Work item
Go through the data below and repeat it exactly, skipping each picture.

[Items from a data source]
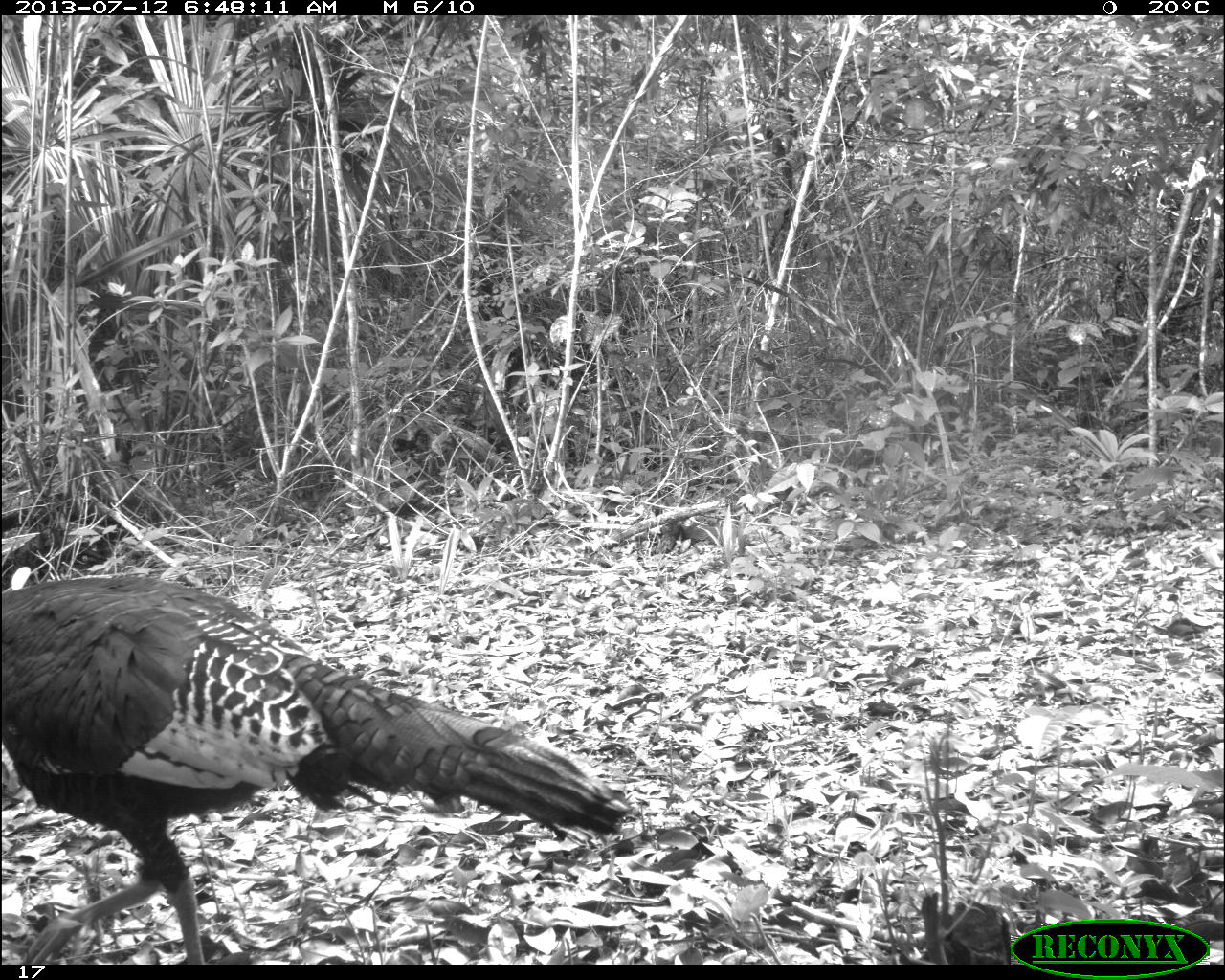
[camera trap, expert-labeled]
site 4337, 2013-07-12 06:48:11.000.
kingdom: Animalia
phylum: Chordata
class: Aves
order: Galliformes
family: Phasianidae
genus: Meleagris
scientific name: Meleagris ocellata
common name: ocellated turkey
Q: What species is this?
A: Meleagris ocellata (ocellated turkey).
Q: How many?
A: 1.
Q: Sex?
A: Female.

Task output
[camera trap, expert-labeled]
site 4337, 2013-07-12 06:48:11.000.
kingdom: Animalia
phylum: Chordata
class: Aves
order: Galliformes
family: Phasianidae
genus: Meleagris
scientific name: Meleagris ocellata
common name: ocellated turkey
Q: What species is this?
A: Meleagris ocellata (ocellated turkey).
Q: How many?
A: 1.
Q: Sex?
A: Female.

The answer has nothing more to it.